Mit Übertreibung und kleinen Schummeleien rechnet wohl jeder im Bewerbungsprozess. Die eigenen Leistungen und Erfahrungen möglichst überzeugend verkaufen ist das Motto. Man will ja schließlich eine interessante Position ergattern, oder wenigstens einen Job.
Wo verläuft aber für euch die Grenze zum offiziellen Betrug?
Ist der / die Ehrliche der / die Dumme?
Ich habe irgendwo gelesen, dass beispielsweise bei Siemens pro Jahr 200.000 Bewerbungen eingehen. Diese Woche habe ich von einer auf diesem Gebiet versierten Frau erfahren, dass auf jede für mich interessante Stelle (Deutschland) aktuell ca. 20 Bewerbungen pro Tag eingehen. Das macht in der Woche 100, im Monat 400 Bewerbungen von top-qualifizierten Leuten bei denen anscheinend nicht das kleinste Stäubchen auf der blitz-blanken Karriereweste zu finden ist. Wie wahrscheinlich ist das denn?

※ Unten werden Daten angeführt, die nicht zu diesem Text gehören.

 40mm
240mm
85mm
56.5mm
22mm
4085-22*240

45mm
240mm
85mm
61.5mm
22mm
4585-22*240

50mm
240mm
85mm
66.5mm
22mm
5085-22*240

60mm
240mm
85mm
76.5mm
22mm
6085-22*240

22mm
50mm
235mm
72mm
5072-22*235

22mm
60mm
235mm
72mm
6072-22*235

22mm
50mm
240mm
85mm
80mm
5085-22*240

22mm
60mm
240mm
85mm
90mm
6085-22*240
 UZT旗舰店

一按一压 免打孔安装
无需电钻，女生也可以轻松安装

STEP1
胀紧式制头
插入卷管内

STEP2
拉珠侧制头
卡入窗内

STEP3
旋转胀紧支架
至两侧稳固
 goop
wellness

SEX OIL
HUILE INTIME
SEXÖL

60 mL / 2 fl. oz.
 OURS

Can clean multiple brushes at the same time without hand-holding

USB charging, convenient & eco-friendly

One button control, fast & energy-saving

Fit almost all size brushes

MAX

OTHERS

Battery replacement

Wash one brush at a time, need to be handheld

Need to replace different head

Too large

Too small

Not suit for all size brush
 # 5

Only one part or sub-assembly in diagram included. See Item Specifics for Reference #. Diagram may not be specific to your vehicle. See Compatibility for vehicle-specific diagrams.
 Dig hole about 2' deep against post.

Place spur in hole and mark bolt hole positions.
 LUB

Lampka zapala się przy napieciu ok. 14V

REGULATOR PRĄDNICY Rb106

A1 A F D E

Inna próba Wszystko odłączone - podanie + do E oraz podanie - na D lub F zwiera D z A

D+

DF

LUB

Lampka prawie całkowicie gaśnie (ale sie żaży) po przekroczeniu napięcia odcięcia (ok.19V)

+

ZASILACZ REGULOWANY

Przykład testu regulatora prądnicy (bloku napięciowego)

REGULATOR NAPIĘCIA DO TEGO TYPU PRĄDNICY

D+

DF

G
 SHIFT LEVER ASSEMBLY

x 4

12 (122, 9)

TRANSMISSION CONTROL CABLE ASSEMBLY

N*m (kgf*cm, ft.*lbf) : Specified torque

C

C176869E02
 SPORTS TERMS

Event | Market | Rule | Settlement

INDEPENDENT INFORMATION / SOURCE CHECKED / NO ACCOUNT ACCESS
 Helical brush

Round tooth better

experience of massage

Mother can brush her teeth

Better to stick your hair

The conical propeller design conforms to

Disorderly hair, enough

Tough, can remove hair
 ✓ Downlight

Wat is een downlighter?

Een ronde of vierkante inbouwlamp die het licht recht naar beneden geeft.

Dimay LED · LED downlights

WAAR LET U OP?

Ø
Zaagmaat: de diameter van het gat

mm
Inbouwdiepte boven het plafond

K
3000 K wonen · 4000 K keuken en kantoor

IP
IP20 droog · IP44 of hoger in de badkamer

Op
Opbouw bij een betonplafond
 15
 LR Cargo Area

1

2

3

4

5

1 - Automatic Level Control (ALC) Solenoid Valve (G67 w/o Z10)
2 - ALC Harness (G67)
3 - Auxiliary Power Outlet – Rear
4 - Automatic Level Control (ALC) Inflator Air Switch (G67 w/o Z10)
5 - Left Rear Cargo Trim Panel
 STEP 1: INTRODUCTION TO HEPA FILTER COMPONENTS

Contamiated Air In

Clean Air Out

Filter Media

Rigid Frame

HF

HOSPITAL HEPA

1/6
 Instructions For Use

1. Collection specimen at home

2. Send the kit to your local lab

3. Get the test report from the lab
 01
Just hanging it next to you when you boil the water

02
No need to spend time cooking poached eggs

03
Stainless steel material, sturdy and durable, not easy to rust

Was, wenn nicht alles immer so glattgebürstet gelaufen ist, wie sich der Personaler seine Kandidaten wünscht? Wie ehrlich seit ihr bei Bewerbungen?
Bin gespannt auf eure Antworten.
C
P.S.:
Um Missverständnissen vorzubeugen, möchte ich betonen, dass ich mit diesem Beitrag niemanden zum Betrug anstiften will. Dieser kann, sollte ein Arbeitsverhältnis daraus entstehen, eine fristlosen Kündigung durch den Arbeitgeber nach sich ziehen.